An der Berliner TIEM-Gesamtschule demonstrierten Schüler, nachdem bekannt wurde, dass die AfD an einer Vorwahl-Veranstaltung teilnehmen würde. Trotz der Proteste erschien die Partei – und löste damit Vorwürfe der Wahlkampfmanipulation aus. Kritiker argumentieren, dass die Einladung der AfD gegen die politische Neutralitätspflicht verstoße und die demokratischen Werte Deutschlands untergrabe.
Ein kürzlich erschienener Kommentar widerspricht dieser Haltung: Ein Ausschluss der AfD könnte die Partei für junge Wähler noch attraktiver machen.

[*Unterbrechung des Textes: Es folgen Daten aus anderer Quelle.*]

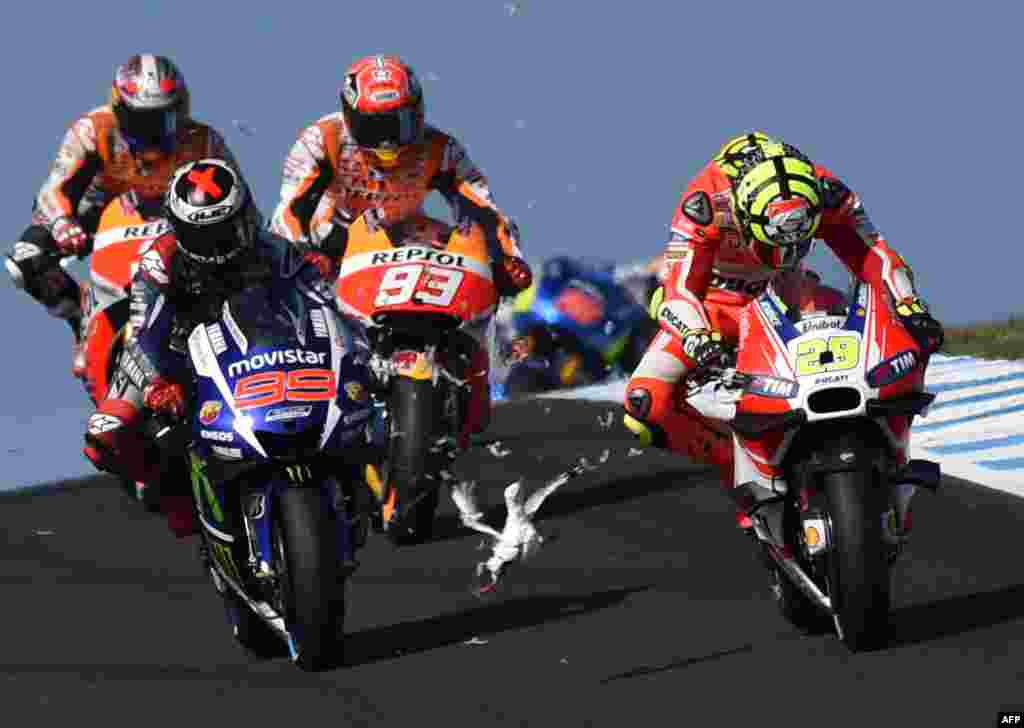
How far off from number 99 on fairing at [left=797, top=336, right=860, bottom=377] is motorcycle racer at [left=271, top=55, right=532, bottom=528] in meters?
4.03

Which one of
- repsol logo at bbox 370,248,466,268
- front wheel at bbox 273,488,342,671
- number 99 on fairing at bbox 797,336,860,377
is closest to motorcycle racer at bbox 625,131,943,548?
number 99 on fairing at bbox 797,336,860,377

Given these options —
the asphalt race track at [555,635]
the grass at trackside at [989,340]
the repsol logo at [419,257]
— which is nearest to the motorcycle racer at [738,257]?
the asphalt race track at [555,635]

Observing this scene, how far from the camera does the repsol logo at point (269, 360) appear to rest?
313 inches

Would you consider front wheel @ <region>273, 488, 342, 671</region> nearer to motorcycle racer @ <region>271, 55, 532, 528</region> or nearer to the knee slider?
the knee slider

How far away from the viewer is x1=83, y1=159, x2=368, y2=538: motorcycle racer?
819 cm

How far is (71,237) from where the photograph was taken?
498 inches

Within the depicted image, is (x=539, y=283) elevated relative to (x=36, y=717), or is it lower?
lower

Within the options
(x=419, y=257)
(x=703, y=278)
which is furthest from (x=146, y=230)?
(x=703, y=278)

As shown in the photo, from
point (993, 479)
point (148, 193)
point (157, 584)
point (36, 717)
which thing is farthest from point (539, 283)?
point (36, 717)

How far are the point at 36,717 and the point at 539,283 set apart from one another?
940cm

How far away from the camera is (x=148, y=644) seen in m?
8.64

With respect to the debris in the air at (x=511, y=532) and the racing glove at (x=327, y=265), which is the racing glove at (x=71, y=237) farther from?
the debris in the air at (x=511, y=532)

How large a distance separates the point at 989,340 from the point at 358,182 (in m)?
5.70

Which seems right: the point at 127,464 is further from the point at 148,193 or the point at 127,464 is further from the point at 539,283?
the point at 539,283
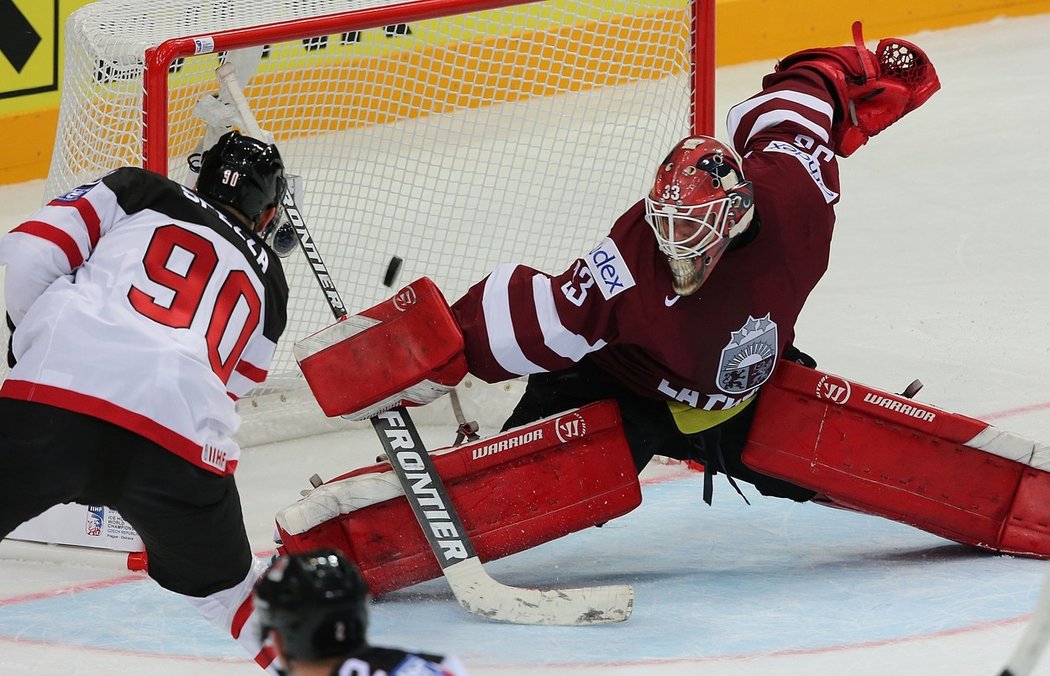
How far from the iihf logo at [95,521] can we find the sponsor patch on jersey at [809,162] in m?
1.68

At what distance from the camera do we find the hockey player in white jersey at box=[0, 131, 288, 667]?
2.42 m

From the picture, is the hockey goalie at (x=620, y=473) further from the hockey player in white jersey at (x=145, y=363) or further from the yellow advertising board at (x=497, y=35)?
the yellow advertising board at (x=497, y=35)

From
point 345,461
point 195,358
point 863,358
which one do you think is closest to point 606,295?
point 195,358

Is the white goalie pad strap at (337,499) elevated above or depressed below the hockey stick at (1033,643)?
below

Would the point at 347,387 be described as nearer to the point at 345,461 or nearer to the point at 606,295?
the point at 606,295

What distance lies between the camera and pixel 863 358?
4645 mm

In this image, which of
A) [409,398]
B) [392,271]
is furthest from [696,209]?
[392,271]

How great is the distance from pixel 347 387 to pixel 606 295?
57 cm

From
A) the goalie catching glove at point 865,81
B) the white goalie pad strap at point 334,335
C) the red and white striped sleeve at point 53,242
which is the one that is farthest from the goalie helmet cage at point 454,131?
the red and white striped sleeve at point 53,242

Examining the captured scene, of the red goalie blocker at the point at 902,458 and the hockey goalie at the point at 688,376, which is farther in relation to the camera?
the red goalie blocker at the point at 902,458

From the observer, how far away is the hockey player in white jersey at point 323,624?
5.18 feet

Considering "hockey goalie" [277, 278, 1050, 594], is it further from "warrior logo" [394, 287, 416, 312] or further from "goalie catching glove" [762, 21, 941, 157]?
"goalie catching glove" [762, 21, 941, 157]

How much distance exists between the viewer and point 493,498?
10.9ft

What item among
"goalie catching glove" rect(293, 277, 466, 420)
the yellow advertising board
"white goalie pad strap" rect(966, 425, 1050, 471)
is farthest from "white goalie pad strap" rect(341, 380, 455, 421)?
the yellow advertising board
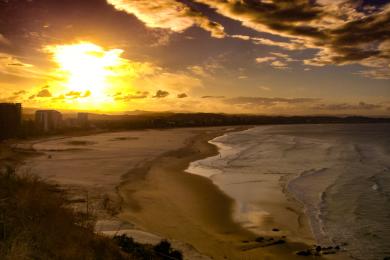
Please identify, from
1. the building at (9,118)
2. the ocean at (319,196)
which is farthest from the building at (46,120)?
the ocean at (319,196)

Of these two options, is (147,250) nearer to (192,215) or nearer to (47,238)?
(47,238)

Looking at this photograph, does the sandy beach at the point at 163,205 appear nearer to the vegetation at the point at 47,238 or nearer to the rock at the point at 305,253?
the rock at the point at 305,253

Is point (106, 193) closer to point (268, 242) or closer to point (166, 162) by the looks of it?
point (268, 242)

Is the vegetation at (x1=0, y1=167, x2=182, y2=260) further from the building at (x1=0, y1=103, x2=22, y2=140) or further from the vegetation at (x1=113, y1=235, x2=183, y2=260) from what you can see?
the building at (x1=0, y1=103, x2=22, y2=140)

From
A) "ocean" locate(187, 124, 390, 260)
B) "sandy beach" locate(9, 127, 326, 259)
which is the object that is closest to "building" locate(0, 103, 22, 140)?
"sandy beach" locate(9, 127, 326, 259)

Die Autorin oder der Autor warnt, dass ein Verbot die Erzählung der AfD stärken würde, als „Opfer einer etablierten Elite“ zum Schweigen gebracht zu werden. Stattdessen schlägt der Text vor, der AfD zwar das Wort zu erteilen – jedoch nur, wenn andere Parteien bereit seien, ihre Thesen mit Fakten und scharfen Argumenten zu widerlegen.

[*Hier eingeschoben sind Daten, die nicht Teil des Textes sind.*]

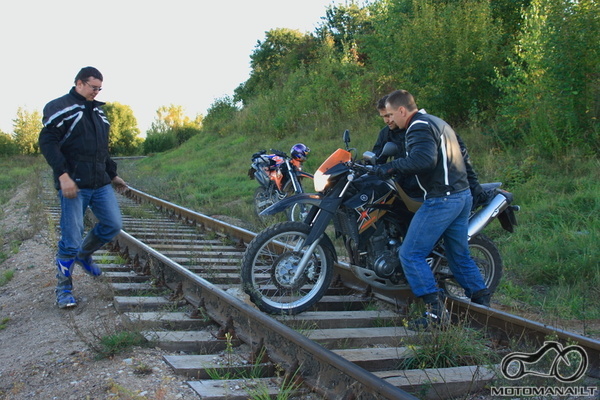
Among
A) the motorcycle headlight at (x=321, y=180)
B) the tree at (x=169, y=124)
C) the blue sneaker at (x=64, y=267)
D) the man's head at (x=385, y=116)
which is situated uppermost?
the tree at (x=169, y=124)

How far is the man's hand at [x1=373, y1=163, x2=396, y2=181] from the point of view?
454cm

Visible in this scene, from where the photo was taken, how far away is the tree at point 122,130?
63312 millimetres

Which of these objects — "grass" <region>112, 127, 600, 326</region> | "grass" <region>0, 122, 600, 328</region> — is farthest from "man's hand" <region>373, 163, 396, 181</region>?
"grass" <region>112, 127, 600, 326</region>

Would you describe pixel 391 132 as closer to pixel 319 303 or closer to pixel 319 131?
pixel 319 303

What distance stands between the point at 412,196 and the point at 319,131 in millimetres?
13464

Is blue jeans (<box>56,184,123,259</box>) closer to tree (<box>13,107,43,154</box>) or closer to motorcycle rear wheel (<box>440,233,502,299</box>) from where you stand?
motorcycle rear wheel (<box>440,233,502,299</box>)

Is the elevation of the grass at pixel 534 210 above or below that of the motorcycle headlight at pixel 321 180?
below

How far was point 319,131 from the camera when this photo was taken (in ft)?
59.8

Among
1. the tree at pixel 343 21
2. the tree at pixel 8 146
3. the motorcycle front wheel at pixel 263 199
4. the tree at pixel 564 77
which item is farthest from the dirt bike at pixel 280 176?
the tree at pixel 8 146

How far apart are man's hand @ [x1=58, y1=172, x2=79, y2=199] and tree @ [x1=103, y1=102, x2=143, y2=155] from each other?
57.5m

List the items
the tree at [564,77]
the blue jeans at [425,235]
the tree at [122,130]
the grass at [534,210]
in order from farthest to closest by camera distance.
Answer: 1. the tree at [122,130]
2. the tree at [564,77]
3. the grass at [534,210]
4. the blue jeans at [425,235]

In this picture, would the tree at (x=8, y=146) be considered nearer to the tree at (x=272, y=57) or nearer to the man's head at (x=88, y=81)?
the tree at (x=272, y=57)

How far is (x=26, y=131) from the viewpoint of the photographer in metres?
62.4

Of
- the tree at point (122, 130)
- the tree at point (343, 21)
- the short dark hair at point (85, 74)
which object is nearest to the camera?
the short dark hair at point (85, 74)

Ziel des Podiumsformats ist es, dass Parteien ihre Positionen präsentieren und mit Schülerinnen und Schülern ins Gespräch kommen. Doch der Kommentar betont, dass reine Moralpredigten nicht ausreichen, um dem Populismus der AfD etwas entgegenzusetzen. Schulen müssten zudem abwägen, ob die Anwesenheit einer Partei den Bildungsauftrag stört – etwa wenn deren Aussagen oder Verhalten demokratischen Grundsätzen widersprechen.

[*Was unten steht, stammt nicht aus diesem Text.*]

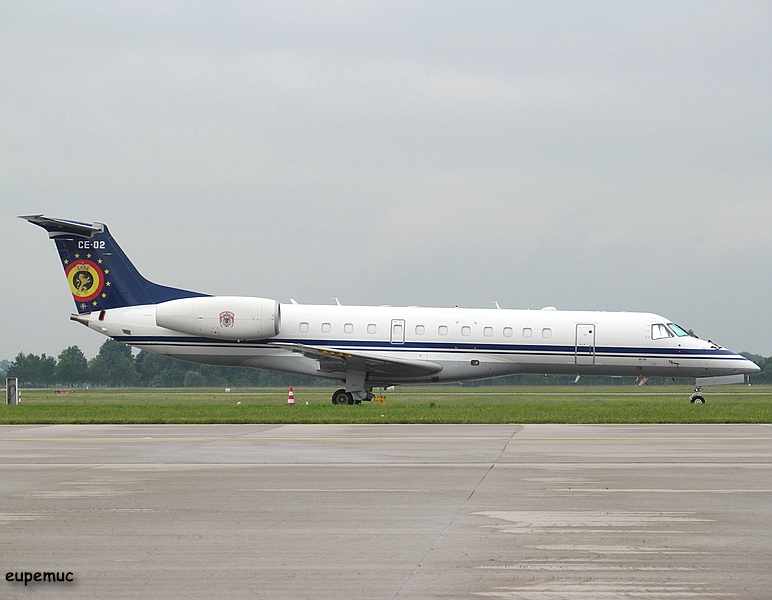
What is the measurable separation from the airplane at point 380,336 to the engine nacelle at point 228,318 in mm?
33

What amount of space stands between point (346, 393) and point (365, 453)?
18.1 m

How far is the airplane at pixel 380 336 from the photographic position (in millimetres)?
32500

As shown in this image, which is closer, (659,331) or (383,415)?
(383,415)

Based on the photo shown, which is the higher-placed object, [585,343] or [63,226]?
[63,226]

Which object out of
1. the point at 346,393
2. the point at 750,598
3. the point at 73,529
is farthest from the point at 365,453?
the point at 346,393

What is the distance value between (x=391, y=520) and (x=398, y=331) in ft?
79.5

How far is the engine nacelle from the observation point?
32281 mm

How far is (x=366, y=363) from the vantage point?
31.9m

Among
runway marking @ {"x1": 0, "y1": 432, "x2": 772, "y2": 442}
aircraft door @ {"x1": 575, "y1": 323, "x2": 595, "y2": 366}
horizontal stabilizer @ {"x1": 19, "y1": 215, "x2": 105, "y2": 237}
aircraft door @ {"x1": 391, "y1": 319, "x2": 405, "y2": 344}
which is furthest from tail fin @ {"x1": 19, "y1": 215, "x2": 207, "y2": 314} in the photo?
runway marking @ {"x1": 0, "y1": 432, "x2": 772, "y2": 442}

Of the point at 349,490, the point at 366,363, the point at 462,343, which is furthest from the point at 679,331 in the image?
the point at 349,490

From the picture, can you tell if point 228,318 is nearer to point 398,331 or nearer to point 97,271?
point 97,271

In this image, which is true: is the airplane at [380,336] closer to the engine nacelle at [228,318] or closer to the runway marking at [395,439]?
the engine nacelle at [228,318]

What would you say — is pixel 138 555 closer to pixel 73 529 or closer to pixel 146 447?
pixel 73 529

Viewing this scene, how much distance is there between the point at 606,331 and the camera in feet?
109
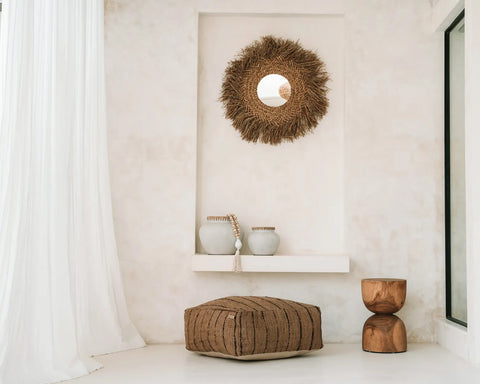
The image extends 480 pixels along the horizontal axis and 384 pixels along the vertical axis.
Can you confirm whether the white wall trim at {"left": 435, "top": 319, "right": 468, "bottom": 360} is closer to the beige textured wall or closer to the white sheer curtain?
the beige textured wall

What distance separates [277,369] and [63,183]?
1.32 metres

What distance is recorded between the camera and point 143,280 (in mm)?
3787

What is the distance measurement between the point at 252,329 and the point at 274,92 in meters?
1.62

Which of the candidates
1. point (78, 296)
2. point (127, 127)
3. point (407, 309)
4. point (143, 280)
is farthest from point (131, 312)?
point (407, 309)

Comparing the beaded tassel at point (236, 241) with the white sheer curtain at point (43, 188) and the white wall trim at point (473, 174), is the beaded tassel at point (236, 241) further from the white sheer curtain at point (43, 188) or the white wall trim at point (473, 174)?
the white wall trim at point (473, 174)

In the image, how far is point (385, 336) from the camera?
3.37 m

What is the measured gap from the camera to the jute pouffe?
3012 mm

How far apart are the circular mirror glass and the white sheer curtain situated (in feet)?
3.95

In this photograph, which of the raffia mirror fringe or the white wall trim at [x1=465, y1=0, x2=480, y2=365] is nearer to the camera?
the white wall trim at [x1=465, y1=0, x2=480, y2=365]

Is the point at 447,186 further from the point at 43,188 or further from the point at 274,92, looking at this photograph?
the point at 43,188

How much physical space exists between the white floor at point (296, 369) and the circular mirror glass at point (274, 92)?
5.16 feet

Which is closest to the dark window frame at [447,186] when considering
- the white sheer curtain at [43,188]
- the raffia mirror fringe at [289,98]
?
the raffia mirror fringe at [289,98]

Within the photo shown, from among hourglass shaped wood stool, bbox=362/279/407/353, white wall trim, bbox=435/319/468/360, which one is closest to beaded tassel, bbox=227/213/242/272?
hourglass shaped wood stool, bbox=362/279/407/353

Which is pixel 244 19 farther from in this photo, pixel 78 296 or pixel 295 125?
pixel 78 296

Der Streit zeigt das Spannungsfeld zwischen freier Debatte und dem Schutz demokratischer Werte an Schulen. Eine Zulassung der AfD birgt die Gefahr, ihre Positionen zu normalisieren; ein Ausschluss könnte ihre Anziehungskraft jedoch noch verstärken. Die Lösung hängt davon ab, wie Schulen den Balanceakt zwischen offenem Dialog und der Wahrung liberaldemokratischer Standards meistern.